La demande concerne le déploiement d’avions appelés Tornado
Recce qui font des missions de reconnaissance et qui sont capables d’identifier
en vol de petits objets. L’entretien de ces appareils hautement sophistiqués et
chers nécessite l’intervention de quelque 250 soldats qui seront probablement
stationnés dans le sud du pays.
Même si les avions Tornado allemands n’étaient utilisés que
pour des missions de reconnaissance et non pour lâcher des bombes, leur
utilisation représenterait néanmoins une mission de combat. Ils identifieraient
des cibles pour le compte d’unités américaines et britanniques de l’OTAN qui
poursuivent une guerre sanglante contre les rebelles dans le sud de
l’Afghanistan, dans ce qui est une guerre qui a déjà coûté la vie à un grand
nombre de civils innocents. Le Süddeutsche Zeitung a fait le commentaire
suivant : « Quiconque se consacre à des missions de reconnaissance contribue
à des bombardements réussis avec toutes les conséquences que cela entraîne,
jusqu’aux sinistres dégâts collatéraux, que l’on a connus lors de la guerre au
Kosovo. » Spiegel Online a remarqué, « Les Allemands se
laissent entraîner de plus en plus profondément dans le conflit afghan et il
n’y a pas de fin en vue. »
Les débats actuels tournent autour de la question de savoir si
un tel déploiement nécessite un nouveau mandat parlementaire ou s’il est
couvert par le présent mandat.
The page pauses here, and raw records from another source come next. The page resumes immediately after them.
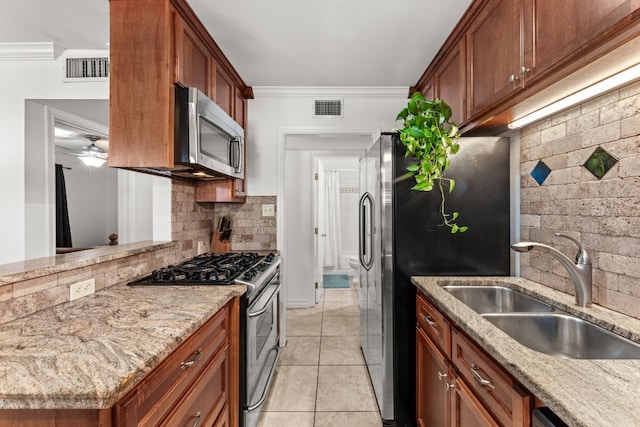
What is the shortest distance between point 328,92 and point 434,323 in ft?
7.17

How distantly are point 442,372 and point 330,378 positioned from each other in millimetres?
1239

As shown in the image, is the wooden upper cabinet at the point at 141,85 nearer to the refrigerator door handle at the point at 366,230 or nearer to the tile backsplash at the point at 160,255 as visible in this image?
the tile backsplash at the point at 160,255

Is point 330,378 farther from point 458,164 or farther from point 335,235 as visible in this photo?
point 335,235

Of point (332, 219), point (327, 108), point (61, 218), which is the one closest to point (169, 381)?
point (327, 108)

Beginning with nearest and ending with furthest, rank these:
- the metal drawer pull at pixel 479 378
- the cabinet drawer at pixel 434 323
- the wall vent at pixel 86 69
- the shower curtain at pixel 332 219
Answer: the metal drawer pull at pixel 479 378
the cabinet drawer at pixel 434 323
the wall vent at pixel 86 69
the shower curtain at pixel 332 219

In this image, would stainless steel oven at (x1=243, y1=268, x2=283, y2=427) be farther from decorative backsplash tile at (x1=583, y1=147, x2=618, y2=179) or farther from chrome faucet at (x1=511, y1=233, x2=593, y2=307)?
decorative backsplash tile at (x1=583, y1=147, x2=618, y2=179)

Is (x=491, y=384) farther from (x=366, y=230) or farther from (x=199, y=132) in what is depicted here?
(x=199, y=132)

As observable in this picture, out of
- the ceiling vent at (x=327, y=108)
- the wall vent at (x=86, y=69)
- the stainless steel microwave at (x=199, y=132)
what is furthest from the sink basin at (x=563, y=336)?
the wall vent at (x=86, y=69)

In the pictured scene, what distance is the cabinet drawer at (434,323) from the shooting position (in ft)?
4.66

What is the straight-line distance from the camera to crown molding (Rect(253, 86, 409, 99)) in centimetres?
292

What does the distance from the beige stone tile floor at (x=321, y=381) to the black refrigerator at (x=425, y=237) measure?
0.97 ft

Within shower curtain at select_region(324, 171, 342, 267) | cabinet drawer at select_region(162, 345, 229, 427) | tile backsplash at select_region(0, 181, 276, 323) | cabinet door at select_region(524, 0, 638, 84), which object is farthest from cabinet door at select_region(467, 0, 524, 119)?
shower curtain at select_region(324, 171, 342, 267)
Même s’il y a un débat ou un vote au Bundestag
(parlement allemand), le gouvernement est sûr d’obtenir une majorité pour un
tel mandat avec le soutien de tous les partis de la « grande
coalition », le CDU (Union chrétienne démocrate d’Allemagne), le CSU
(Union chrétienne-sociale de Bavière) et le SPD (Parti social-démocrate
d’Allemagne).
Gernot Erler (SPD), ministre d’Etat du ministère des Affaires
étrangères, a déclaré au micro de Deutschlandfunk qu’à son avis il existait
« une disposition fondamentale pour effectuer une telle mission de
reconnaissance. » L’expert CDU en matière de défense, Bernd Siebert, a
également signalé l’approbation de son parti.
Les députés d’opposition au Bundestag, ne feront rien pour
contrecarrer un tel déploiement ou ne le feront que du bout des lèvres. Le
Parti libéral-démocrate (FDP) a promis de considérer cette requête avec
attention et de façon impartiale. Le Parti des Verts a certes protesté contre
le fait que le Bundestag ait été contourné dans cette affaire mais n’a pas pris
position sur cette question particulière. Seul le Parti de la Gauche.PDS
(Linkspartei.PDS) a déclaré qu’il est disposé à voter contre une telle extension
du mandat en Afghanistan.
Fin novembre, lors du sommet de l’OTAN à Riga, la chancelière
allemande Merkel (aux côtés d ses homologues d’Italie, d’Espagne et de France)
avait résisté à la pression exercée par les Etats-Unis et la Grande-Bretagne de
renforcer le contingent allemand en Afghanistan et de participer aux conflits
dans le sud du pays. Les Européens avaient reproché au gouvernement américain
d’être lui-même responsable de l’augmentation de la violence parce qu’il avait
entièrement concentré ses efforts sur des actions militaires aux dépens de
mesures politiques. Cette approche avait été ressassée indéfiniment dans les
médias européens. A présent le gouvernement est déterminé à emprunter la voie
de l’escalade militaire.
Que se cache-t-il derrière ce changement de voie ? La
raison principale réside dans la débâcle américaine en Irak.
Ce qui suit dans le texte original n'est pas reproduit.